Day 3a - Pangenome (sub)graphs
Learning objectives
In this exercise you learn how to
- extract subgraphs representing loci of interest,
- visualize graph annotation,
- untangle the pangenome graph.
Getting started
Make sure you have pggb
and its tools installed.
Check out odgi
repository (we need one of its example):
cd ~
git clone https://github.com/pangenome/odgi.git
Now create a directory to work on for this tutorial:
cd ~
mkdir day2_subgraphs
cd day2_subgraphs
ln -s ~/odgi/test
Lipoprotein A graph
Construct an odgi
file from the LPA dataset in GFA format:
odgi build -g test/LPA.gfa -o LPA.og
The command creates a file called LPA.og
, which contains the input graph in odgi
format. This graph contains 13 contigs from 7 haploid human genome assemblies from 6 individuals plus the chm13
cell line.
Use odgi paths
to display the sequence names, that is the path names.
To see the variants for the two contigs of the HG02572
sample, execute:
zgrep -v '^##' test/LPA.chm13__LPA__tig00000001.vcf.gz | head -n 9 | cut -f 1-9,16,17 | column -t
In the LPA.chm13__LPA__tig00000001.vcf.gz
file, the variants were called with respect to the chm13__LPA__tig00000001
contig, which was used as the reference path. The ID
field in the VCF lists the nodes involved in the variant. A >
means that the node is visited in forward orientation, a <
means that the node is visited in reverse orientation.

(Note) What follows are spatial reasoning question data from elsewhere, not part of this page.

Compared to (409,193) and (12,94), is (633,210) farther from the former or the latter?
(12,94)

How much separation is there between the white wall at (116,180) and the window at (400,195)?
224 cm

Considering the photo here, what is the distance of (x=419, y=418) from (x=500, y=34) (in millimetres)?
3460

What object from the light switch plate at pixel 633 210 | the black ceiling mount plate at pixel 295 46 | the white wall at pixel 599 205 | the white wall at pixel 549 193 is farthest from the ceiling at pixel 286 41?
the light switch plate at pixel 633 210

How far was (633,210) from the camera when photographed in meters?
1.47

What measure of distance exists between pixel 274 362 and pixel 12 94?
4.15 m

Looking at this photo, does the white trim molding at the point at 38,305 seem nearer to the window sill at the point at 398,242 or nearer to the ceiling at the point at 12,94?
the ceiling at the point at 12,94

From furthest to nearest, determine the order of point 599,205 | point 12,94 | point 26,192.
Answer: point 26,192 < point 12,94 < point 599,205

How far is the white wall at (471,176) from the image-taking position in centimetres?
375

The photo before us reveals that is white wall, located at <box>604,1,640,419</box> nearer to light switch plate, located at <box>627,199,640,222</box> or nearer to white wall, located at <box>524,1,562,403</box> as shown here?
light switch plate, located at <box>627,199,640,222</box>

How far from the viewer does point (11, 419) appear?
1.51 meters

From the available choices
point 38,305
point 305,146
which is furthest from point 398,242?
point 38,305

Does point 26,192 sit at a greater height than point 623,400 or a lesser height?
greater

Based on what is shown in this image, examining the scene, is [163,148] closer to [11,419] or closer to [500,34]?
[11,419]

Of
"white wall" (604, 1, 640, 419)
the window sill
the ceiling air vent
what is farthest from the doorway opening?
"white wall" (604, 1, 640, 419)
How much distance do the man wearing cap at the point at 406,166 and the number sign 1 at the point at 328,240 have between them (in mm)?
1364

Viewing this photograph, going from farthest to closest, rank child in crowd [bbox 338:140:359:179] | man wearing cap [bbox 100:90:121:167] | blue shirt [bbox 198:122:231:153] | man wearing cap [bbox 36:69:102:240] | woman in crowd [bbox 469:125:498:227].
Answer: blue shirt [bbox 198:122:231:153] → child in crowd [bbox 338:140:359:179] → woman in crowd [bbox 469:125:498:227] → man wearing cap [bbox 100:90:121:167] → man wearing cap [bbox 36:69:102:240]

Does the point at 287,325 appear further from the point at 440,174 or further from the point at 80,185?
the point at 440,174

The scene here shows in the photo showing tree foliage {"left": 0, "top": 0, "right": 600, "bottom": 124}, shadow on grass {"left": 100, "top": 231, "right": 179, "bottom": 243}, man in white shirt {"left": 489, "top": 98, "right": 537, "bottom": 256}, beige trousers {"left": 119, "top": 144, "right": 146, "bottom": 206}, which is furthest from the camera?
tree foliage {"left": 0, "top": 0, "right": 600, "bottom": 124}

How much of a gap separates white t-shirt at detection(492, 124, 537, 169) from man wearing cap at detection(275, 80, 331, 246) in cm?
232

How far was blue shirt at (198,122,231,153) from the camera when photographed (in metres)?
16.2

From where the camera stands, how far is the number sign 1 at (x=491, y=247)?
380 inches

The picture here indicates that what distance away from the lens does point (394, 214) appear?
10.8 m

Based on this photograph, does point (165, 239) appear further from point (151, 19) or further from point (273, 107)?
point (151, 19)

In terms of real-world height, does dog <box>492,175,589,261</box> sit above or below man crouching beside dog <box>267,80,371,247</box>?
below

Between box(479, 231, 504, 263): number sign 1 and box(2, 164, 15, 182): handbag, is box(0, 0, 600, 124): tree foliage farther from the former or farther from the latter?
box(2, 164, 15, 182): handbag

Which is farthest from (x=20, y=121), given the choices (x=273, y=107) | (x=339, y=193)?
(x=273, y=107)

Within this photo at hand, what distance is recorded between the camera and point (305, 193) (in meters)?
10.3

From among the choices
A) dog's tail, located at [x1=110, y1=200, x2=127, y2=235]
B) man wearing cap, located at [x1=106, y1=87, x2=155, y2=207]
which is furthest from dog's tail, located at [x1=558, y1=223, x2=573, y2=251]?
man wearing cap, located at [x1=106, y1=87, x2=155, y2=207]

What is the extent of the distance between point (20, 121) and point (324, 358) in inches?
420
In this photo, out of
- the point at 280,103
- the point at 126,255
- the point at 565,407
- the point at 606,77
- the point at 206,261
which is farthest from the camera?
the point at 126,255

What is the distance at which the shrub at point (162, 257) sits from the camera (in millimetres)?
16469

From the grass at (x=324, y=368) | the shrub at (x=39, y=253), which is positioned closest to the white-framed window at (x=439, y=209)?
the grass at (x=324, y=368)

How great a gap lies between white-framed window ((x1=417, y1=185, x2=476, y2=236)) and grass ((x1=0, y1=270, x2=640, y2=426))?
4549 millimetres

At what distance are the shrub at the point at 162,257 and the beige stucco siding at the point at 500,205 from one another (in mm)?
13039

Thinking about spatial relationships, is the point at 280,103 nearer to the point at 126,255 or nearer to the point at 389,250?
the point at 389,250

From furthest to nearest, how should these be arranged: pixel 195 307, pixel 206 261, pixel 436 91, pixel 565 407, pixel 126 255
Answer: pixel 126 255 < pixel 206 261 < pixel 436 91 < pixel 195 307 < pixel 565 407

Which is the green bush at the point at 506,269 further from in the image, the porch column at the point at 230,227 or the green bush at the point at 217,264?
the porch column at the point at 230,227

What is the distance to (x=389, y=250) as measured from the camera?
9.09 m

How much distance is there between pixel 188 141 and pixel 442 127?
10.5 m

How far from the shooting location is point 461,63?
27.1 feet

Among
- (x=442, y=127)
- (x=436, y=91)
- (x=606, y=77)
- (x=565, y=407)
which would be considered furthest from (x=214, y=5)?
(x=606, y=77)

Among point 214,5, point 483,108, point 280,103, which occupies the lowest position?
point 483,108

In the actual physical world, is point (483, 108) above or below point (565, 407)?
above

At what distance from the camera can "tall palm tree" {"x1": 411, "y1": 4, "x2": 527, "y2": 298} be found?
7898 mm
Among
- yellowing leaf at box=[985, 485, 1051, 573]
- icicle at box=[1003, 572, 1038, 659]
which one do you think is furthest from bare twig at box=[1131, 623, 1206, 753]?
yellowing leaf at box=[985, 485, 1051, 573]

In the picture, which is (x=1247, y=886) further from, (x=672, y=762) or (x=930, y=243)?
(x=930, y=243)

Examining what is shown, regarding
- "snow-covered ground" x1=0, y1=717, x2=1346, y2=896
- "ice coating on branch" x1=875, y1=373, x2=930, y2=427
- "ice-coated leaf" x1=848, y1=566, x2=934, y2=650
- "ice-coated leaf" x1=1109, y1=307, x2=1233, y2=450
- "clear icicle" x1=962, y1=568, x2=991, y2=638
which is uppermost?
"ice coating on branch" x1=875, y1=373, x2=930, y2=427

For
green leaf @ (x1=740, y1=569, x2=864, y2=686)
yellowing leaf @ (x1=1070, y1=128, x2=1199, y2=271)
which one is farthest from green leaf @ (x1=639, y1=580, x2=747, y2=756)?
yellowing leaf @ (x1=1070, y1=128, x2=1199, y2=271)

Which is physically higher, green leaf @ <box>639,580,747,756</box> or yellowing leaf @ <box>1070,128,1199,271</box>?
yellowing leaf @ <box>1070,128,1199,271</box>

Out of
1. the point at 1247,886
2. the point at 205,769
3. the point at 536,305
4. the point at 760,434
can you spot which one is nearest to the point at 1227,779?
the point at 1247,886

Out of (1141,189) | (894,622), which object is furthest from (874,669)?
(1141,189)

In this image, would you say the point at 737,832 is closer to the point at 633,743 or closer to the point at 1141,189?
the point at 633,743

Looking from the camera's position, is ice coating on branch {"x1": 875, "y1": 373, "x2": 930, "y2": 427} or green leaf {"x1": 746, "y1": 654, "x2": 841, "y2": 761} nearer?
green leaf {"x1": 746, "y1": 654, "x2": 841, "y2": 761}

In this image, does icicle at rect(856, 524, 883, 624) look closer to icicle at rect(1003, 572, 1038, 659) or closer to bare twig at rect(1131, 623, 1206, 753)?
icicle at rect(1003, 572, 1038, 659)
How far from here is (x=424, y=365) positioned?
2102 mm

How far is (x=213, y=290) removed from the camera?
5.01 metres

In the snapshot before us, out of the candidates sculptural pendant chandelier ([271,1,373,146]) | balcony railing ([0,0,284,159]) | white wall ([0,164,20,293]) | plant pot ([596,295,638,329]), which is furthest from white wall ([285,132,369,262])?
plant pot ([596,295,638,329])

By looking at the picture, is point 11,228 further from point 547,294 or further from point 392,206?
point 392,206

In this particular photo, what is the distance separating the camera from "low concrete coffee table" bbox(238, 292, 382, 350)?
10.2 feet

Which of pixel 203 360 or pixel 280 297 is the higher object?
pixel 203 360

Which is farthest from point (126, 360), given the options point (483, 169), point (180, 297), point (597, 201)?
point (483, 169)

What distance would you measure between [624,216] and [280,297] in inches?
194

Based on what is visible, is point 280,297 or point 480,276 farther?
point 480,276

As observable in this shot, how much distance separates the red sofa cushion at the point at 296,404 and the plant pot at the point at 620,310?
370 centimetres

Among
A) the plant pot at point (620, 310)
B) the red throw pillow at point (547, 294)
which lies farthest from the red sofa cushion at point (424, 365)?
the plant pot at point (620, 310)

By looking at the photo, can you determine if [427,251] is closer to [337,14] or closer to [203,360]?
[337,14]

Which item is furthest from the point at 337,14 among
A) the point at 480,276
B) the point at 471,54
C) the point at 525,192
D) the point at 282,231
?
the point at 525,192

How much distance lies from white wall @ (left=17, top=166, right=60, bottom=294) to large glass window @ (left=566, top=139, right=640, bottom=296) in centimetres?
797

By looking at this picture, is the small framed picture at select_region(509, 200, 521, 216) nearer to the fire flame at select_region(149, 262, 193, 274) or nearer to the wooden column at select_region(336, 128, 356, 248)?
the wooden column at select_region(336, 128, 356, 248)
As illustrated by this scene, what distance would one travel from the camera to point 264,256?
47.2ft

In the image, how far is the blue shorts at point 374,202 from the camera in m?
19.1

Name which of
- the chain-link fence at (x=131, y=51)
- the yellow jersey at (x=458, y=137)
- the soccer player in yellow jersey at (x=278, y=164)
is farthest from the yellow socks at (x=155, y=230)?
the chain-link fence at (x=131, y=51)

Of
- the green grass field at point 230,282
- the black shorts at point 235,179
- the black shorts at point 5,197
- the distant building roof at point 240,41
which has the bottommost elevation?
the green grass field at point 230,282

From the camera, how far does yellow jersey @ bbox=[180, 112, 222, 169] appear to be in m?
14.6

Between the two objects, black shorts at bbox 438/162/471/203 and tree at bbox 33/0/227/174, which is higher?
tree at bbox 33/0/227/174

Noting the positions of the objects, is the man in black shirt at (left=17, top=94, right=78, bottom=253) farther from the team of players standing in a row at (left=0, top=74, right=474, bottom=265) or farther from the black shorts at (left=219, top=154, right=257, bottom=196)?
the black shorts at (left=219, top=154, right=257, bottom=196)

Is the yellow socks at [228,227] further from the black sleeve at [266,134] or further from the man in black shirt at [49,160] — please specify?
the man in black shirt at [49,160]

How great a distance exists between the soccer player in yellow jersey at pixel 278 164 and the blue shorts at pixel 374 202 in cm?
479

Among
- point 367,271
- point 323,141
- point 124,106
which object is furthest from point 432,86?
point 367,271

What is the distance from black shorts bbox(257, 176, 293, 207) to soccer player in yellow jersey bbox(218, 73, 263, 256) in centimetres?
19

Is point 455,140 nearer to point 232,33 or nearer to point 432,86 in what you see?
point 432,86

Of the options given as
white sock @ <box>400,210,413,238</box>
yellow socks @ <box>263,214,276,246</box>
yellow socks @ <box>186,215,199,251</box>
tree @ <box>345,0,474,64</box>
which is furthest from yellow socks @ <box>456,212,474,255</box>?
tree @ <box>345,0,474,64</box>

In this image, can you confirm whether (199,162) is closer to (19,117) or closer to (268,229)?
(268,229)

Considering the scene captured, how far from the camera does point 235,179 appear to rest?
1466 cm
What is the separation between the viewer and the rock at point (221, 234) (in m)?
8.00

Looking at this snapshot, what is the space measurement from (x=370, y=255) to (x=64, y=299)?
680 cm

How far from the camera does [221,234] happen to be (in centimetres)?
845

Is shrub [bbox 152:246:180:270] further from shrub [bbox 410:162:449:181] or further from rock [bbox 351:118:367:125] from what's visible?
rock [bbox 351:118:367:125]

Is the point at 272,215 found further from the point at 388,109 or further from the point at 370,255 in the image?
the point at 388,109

The insertion at position 1050 (G > GT) is present only in one of the HG02572
’s contig (HG02572__LPA__tig00000001
). To extract the sub-graph where this insertion falls, execute:
odgi extract -i LPA.og -n 23 -c 1 -o LPA.21_23_G_GT.og
The instruction extracts:
- the node with ID 23 (
-n 23
), - the nodes reachable from this node following a single edge (
-c 1
) in the graph topology, - the edges connecting all the extracted nodes, and
- the paths traversing all the extracted nodes.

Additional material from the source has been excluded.